A SMART test, does not guarantee a working drive.  All that it does is help detect a failing or failed hard drive.  In many cases a SMART test will help reveal or make it easier to troubleshoot a failing drive, but it only acts as a potential early warning detector.

Why?  A SMART test only provides two values: “threshold not exceeded” and “threshold exceeded”. Often these are represented as “drive OK” or “drive fail” respectively.
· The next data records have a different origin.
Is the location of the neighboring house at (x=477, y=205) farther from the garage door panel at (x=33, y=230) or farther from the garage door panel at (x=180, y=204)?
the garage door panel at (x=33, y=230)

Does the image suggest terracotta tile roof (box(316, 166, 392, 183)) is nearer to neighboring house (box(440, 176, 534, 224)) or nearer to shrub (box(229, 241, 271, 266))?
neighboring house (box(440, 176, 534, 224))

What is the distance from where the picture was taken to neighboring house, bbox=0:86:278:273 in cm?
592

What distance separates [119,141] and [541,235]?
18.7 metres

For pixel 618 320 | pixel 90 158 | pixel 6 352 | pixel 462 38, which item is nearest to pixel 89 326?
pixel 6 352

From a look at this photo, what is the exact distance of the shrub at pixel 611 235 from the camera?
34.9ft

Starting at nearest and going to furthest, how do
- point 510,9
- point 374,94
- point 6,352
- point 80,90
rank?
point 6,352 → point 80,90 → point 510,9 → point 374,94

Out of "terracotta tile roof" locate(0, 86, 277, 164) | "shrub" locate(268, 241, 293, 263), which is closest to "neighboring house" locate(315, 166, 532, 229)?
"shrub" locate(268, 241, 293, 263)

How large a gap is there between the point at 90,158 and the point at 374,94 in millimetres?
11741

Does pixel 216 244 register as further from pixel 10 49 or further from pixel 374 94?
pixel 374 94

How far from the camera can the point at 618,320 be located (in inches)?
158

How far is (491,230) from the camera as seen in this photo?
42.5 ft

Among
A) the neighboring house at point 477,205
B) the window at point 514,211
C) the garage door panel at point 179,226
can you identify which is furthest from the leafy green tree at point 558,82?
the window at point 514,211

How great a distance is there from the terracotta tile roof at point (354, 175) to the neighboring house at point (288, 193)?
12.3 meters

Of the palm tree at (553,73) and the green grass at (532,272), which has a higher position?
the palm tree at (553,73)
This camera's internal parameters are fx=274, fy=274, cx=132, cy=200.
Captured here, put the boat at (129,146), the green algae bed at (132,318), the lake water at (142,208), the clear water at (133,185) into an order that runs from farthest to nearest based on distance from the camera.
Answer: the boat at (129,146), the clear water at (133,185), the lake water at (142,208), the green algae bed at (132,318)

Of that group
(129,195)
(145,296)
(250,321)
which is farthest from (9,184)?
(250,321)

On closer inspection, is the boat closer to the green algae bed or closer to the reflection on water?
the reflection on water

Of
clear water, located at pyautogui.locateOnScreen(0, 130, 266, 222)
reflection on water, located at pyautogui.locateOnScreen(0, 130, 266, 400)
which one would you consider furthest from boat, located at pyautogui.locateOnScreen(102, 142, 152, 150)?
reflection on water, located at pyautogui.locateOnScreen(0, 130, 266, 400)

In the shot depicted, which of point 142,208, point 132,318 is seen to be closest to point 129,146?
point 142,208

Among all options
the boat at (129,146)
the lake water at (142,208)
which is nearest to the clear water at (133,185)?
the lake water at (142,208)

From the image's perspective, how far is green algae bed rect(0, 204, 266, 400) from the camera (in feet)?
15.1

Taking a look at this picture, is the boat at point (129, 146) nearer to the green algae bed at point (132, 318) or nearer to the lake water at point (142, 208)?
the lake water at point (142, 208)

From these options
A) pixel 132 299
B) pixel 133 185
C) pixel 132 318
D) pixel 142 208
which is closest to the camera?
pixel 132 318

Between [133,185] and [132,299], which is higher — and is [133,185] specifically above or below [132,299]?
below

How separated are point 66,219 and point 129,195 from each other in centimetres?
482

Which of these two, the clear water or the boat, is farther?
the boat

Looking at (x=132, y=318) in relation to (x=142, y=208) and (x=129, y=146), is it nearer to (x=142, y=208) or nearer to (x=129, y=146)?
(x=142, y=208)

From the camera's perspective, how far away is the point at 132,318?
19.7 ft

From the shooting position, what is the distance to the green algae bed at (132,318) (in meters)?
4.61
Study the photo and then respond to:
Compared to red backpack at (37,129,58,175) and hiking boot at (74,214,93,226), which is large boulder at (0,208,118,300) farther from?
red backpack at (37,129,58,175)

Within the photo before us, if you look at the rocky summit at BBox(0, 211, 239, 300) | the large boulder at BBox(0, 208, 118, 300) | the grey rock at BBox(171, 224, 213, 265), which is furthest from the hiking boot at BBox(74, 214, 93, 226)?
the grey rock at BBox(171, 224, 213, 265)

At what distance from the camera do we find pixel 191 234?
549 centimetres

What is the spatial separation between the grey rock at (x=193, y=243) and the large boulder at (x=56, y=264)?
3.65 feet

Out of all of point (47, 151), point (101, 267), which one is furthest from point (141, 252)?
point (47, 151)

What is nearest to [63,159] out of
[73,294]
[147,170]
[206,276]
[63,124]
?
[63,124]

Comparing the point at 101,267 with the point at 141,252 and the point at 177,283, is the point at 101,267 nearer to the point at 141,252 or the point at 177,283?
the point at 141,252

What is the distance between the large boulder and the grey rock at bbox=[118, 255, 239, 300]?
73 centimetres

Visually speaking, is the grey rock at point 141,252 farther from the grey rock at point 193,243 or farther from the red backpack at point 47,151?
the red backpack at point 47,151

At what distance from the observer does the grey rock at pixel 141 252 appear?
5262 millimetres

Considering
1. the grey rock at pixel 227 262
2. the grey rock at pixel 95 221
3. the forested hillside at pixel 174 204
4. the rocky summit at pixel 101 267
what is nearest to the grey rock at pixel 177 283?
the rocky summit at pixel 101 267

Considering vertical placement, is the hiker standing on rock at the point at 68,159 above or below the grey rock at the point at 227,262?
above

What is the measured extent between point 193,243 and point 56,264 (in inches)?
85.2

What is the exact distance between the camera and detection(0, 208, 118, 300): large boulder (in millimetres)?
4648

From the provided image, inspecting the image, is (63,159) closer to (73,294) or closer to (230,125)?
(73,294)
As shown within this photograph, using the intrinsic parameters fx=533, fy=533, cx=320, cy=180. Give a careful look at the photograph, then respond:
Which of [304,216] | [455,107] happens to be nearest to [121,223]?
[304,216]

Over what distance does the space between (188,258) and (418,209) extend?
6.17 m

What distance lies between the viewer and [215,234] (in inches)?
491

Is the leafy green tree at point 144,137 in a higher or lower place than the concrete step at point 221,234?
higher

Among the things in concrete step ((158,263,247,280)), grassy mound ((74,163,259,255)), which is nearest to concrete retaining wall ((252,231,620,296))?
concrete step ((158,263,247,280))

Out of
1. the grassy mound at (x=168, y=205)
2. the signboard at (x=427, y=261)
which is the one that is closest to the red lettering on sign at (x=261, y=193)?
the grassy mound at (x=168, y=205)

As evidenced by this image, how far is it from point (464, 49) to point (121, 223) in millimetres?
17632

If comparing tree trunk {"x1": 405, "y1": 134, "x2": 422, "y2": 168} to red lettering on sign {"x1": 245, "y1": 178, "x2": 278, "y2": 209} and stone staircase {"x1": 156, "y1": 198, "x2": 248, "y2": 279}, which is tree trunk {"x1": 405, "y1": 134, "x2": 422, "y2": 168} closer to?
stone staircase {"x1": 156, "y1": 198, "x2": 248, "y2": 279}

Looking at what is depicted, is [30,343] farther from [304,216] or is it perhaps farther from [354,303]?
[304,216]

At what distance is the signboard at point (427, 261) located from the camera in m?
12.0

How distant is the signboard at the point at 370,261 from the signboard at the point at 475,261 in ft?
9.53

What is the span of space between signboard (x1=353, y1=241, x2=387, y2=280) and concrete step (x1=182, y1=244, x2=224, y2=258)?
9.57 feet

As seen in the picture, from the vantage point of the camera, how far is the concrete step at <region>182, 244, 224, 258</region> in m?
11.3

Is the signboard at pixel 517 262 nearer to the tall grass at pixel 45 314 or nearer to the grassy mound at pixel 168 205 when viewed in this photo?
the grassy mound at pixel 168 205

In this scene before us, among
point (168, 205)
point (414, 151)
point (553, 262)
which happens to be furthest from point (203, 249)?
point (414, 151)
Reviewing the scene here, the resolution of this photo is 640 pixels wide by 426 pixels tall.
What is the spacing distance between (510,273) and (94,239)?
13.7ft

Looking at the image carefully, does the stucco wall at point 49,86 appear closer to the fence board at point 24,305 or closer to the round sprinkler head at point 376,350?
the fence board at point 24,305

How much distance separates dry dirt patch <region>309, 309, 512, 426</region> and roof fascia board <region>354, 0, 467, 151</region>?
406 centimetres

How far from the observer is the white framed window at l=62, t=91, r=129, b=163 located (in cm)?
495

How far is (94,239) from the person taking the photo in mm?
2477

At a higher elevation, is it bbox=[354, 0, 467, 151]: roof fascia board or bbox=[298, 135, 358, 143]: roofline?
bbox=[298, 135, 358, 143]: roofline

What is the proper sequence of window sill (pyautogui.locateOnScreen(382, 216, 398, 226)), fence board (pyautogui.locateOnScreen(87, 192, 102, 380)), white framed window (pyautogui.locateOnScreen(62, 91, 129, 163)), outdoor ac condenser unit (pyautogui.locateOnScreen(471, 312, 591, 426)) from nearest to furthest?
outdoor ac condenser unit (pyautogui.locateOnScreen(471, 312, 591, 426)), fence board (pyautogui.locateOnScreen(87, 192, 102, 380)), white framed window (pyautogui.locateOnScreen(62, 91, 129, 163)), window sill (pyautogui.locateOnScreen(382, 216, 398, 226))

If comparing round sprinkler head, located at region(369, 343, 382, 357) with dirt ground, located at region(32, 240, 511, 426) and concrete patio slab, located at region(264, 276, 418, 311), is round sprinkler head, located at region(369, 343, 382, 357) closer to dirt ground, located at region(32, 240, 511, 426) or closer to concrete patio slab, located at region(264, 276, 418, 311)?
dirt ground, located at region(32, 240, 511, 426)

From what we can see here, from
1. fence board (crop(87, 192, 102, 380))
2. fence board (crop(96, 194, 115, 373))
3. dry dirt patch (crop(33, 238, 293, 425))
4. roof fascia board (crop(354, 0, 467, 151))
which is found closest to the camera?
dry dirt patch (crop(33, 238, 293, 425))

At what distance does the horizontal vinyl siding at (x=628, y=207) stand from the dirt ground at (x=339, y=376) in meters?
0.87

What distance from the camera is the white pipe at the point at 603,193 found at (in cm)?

A “threshold exceeded” is intended to indicate that there is a relatively high probability that the drive will not be able to honor its specification in the future: that is, the drive is “about to fail”. The predicted failure may be catastrophic or may be something as subtle as the inability to write to certain sectors, or perhaps slower performance than the manufacturer’s declared minimum.

The status also does not necessarily gauge the drive’s past or present usability.  If the drive has already failed, then the SMART status maybe inaccessible.  In addition, if a drive has experienced issues in the past, but at that moment is not, then the SMART test may indicate that the Drive is sound.

The SMART standard also only refers to the signaling method between the drive, and the drive controller.  So, a drive that supports SMART testing, may or may not include a temperature sensor.  The specific sensors that should be tested are not specified in the SMART standard.  Most external enclosures do not report SMART results over USB, or Firewire.

So why do I mention this?  My Wife’s system was working fine while in Mac OS X 10.6, but when bootcamped over to Windows XP, she was complaining about “stuttering” or momentary freezes.  After investigating, I discovered that the Hard drive was reporting write failures, and read issues with the pagefile.  In otherwords, the hard drive that had just been installed 4 months ago, was bad.

The SMART tests did not reveal this on the Macintosh side, since it was a different partition that wasn’t being used on the Mac Side.  Windows XP, just doesn’t have a built-in SMART test.  So the OS was silently reporting this, and not reporting this critical issue to the User.

I find it slightly Funny though, Windows will display pop up messages from the System Tray for sometimes the silliest things, but can’t give me a popup indicating that there was a failure to write to the pagefile or to a drive.

The good news was that we were able to detect this before it became critical, and we had recent backups (Yeah! Time Machine!).